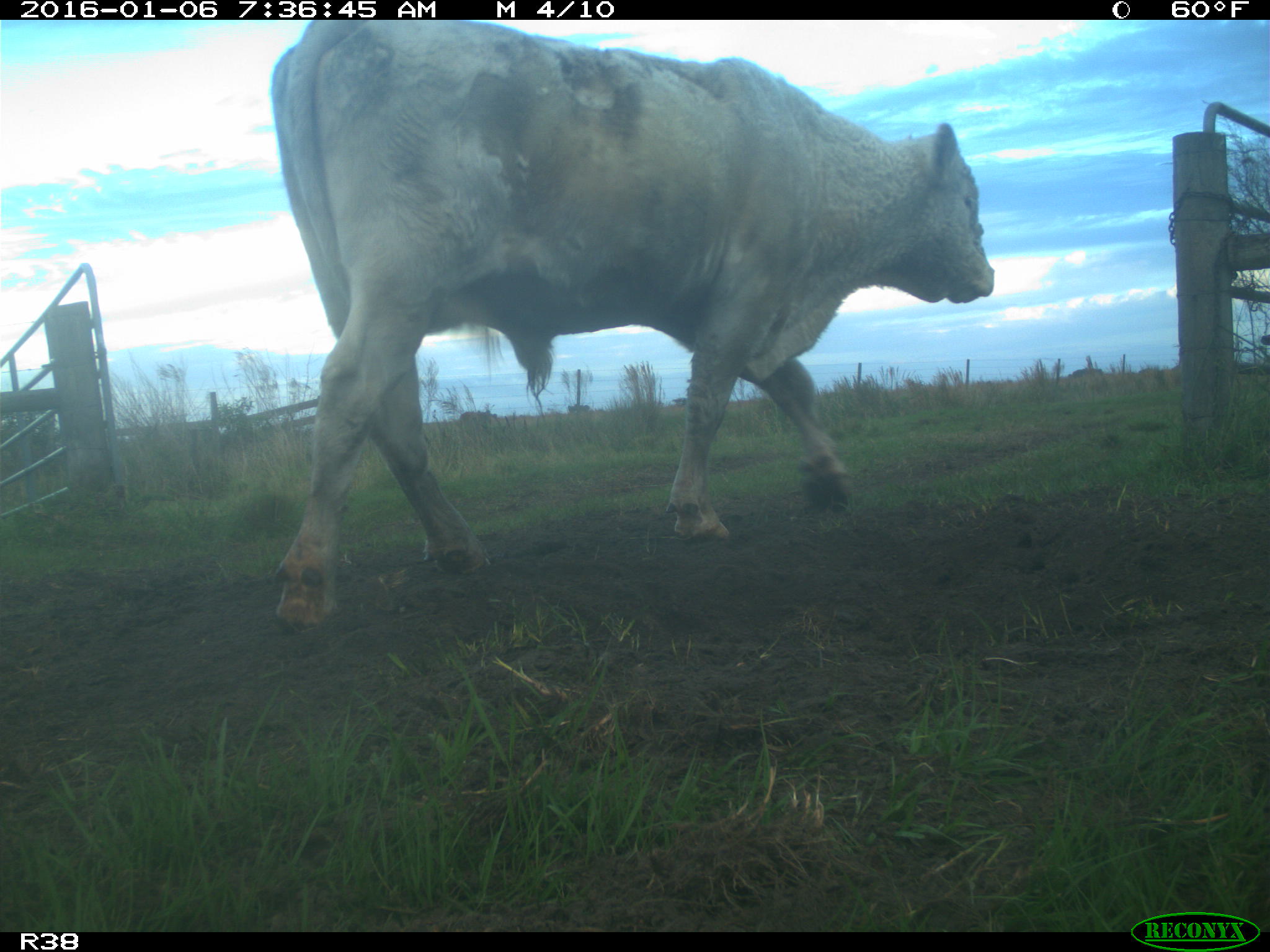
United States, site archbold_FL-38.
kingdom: Animalia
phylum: Chordata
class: Mammalia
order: Artiodactyla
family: Bovidae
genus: Bos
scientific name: Bos taurus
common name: domestic cow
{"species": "Bos taurus (domestic cow)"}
········
What is required:
What the answer must hold: all the data above, given again exactly, without pictures.

Answer space:
United States, site archbold_FL-38.
kingdom: Animalia
phylum: Chordata
class: Mammalia
order: Artiodactyla
family: Bovidae
genus: Bos
scientific name: Bos taurus
common name: domestic cow
{"species": "Bos taurus (domestic cow)"}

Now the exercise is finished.